= The problem =
Retype the passage below on social security coordination, from "A temporary but" to "and the worker.", without changing a word.

The coordination of social security in the European Economic Area (EEA) and Switzerland is governed by Regulation (EC) 883/2004 on the coordination of social security systems.3

The stipulated “work state” principle, as well as the exceptions for posting and multi-state employment, continue to apply to the full extent during the COVID-19 crisis. The changed working pattern of the employed and self-employed persons must in principle be analysed in view of Regulation (EC) 883/2004.

A temporary but significant change in the worker’s working pattern due to COVID-19 measures put in place may have an impact on the applicable social security legislation in accordance with Regulation (EC) 883/2004.

The regulations include solutions to changed cross-border work scenarios (see GMS Flash Alert 2020-068, 18 March 2020), thus employers and workers need to be aware of the impact of changed working patterns on their social security obligations and social benefits. Although the application and delivery of an A1 document for posting happens swiftly in many member states, the common agreement between two or more member states in the framework of article 16 of Regulation (EC) 883/044 is generally a lengthy procedure, resulting in long-term uncertainty for the employer and the worker.

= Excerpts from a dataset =

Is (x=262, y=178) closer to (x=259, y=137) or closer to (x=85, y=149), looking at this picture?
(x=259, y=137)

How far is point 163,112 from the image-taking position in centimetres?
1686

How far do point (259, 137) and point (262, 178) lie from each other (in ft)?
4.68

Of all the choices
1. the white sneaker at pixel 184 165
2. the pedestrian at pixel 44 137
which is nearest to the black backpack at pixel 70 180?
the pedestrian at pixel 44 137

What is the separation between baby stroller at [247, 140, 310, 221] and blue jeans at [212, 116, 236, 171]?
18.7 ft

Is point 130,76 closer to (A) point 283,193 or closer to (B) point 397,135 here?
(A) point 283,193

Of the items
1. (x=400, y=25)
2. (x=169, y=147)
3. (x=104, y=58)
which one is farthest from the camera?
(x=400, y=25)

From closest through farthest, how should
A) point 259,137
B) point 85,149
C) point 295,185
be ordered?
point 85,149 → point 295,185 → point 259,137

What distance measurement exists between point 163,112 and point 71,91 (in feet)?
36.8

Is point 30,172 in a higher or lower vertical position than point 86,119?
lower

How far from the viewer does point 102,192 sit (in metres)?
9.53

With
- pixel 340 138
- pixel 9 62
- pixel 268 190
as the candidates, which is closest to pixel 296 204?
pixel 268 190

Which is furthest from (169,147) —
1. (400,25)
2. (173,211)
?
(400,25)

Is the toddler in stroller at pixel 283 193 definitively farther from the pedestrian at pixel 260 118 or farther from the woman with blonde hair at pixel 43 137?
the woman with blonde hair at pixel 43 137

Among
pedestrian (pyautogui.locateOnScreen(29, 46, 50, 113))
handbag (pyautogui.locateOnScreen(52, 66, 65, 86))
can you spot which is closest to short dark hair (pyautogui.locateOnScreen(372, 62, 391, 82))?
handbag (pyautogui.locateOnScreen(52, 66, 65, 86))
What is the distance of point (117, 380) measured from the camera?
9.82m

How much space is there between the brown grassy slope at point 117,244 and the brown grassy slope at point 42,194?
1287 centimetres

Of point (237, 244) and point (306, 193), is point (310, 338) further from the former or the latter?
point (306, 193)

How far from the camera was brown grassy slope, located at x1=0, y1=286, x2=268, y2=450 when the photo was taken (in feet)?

= Answer area =
A temporary but significant change in the worker’s working pattern due to COVID-19 measures put in place may have an impact on the applicable social security legislation in accordance with Regulation (EC) 883/2004.

The regulations include solutions to changed cross-border work scenarios (see GMS Flash Alert 2020-068, 18 March 2020), thus employers and workers need to be aware of the impact of changed working patterns on their social security obligations and social benefits. Although the application and delivery of an A1 document for posting happens swiftly in many member states, the common agreement between two or more member states in the framework of article 16 of Regulation (EC) 883/044 is generally a lengthy procedure, resulting in long-term uncertainty for the employer and the worker.